Attorney Brunwasser:  But if a trade secret does exist in elections, and any of the software is left out on a server somewhere, would that be a waiver?

Expert witness:  Yes, that's an example of losing one's trade secret virginity, so to speak. It’s been reported that Diebold and Sequoia software have both been left out on public servers at some point in the past several years.

Attorney Brunwasser:  So if vendors have left their software out at any time, even if the trade secret existed for a time, it's now been waived?

Expert witness:  Yes, that's the one and only way these rights get lost, PRESUMING the trade secret existed in the first place.  It must first be proved that the trade secret exists, before we move on to the question of waiver or no waiver.  The companies might then claim that the “improvements” after the fact of disclosure would be trade secrets, but that would be a small fraction of overall software, and the virginity of the basic software can’t be restored.  Moreover, that new claim of trade secrecy as to the new fraction would still encounter public ballots and public elections, and probably lose its secrecy before it even got started, as stated before.
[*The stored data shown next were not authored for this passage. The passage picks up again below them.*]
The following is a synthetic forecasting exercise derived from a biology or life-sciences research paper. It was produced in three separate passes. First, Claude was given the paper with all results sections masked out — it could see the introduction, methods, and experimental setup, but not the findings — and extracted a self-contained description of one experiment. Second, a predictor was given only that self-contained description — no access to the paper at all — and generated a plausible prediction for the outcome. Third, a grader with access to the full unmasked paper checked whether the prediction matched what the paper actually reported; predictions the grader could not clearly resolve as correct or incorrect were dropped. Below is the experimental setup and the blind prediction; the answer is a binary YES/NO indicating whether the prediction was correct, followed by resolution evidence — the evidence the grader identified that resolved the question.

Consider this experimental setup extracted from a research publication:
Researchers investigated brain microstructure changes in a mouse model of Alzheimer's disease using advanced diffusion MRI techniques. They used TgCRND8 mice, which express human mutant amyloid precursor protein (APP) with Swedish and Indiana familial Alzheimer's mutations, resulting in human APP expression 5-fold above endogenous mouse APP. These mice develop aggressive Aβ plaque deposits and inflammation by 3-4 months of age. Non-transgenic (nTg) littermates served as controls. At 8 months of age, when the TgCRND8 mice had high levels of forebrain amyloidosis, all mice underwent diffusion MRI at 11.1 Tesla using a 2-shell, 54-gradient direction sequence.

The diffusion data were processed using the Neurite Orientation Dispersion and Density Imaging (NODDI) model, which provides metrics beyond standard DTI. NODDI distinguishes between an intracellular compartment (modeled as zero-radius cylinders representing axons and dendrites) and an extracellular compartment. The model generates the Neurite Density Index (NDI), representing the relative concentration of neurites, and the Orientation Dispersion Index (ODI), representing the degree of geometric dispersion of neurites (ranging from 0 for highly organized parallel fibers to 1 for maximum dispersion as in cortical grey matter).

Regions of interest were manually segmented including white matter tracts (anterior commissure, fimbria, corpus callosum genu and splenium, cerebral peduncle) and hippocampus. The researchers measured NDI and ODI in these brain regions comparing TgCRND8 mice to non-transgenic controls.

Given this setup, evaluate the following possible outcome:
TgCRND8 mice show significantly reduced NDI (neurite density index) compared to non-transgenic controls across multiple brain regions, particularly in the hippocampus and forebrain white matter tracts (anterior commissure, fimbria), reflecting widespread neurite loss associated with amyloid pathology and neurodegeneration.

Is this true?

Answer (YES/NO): NO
Expert witness:  I should add one thing, concerning the “balancing” of rights and interests that I mentioned before.  In the case of AIDS drugs in Africa, the private interest in R&D would not and could not be “balanced” against the public interest except for the claim that the private R&D inevitably has public benefits, in the form of new drugs that save lives and health, which is a public benefit for sure.  However, in the case of the form of intellectual property claimed in elections, namely, trade secrecy, any “improvements” that the trade secrecy allows (if any, because the secrecy means flaws are less likely to be detected and therefore improvement of software is less likely) will also be captured as trade secrets, so at no point will there be any public benefits to the trade secrecy.  Thus, even though a “balancing” is appropriate, it doesn’t appear that there are any public justifications for protecting the private trade secret interest, which is the only thing that can properly be balanced against the pure public interest.  Thus, in such a balancing test, the public interest wins hands down, it’s unopposed because there’s no public benefit that’s assertable unless the vendors point to how the public benefits in the long run from the vendor having a secret monopoly on vote counting software in a given jurisdiction or jurisdictions.
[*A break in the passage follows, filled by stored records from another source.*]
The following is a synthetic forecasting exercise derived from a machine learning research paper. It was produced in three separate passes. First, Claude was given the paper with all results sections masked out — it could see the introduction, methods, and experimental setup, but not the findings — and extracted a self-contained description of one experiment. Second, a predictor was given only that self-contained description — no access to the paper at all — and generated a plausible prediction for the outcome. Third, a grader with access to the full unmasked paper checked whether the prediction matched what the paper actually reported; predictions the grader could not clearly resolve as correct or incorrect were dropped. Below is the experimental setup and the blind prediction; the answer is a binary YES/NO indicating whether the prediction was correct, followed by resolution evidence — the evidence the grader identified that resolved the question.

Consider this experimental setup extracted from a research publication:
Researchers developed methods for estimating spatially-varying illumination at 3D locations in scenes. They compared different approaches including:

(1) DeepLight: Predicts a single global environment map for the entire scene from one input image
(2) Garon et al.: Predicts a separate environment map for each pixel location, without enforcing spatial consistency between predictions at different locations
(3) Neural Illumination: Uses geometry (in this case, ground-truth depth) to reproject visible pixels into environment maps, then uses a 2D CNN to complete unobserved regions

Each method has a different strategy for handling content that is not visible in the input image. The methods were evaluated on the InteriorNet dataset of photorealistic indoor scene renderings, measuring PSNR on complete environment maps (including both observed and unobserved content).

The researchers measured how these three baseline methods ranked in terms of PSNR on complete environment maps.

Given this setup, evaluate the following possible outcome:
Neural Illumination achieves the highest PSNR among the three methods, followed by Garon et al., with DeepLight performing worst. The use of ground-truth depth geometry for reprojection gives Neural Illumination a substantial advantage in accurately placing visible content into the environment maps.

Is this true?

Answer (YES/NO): NO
Attorney Brunwasser:  Is this the case in other areas of intellectual property law?

Expert witness: Generally, yes. In copyright, a sixty year monopoly on the copyright, together with the eventual guarantee that the work enters the public domain at the end of the copyright term, is given in exchange for filing the complete work with the Copyright Office.  Same with a patent, a monopoly for a limited term is given in exchange for the disclosure of the patent to the world via filing it with the Patent and Trademark Office so that the world of inventors can learn from the invention, and improve society overall that way.  With government publications there never is a copyright, it can be used freely by anyone.  Only in trade secrecy is it claimed that they can non-disclose basically forever, so long as they want to keep it a secret and that is evidenced by their contracts and efforts to maintain secrecy.  In the end, unless the trade secret’s scope is kept in check by things like the public interest, or destroyed by its entry into the public domain, the realm of information that corporations can own is potentially limitless, or limited only by what a corporation can get its hands on and then decides to claim an exclusive right to.  We should not presume that a trade secret even exists in the public arena, even if it’s claimed to exist, because once the information disappears behind the shield of trade secrecy, it’s unlawful disclosure is punishable by punitive damages plus attorney’s fees awards, even in states that typically don’t allow punitive damages or “exemplary” damages at all in the usual case.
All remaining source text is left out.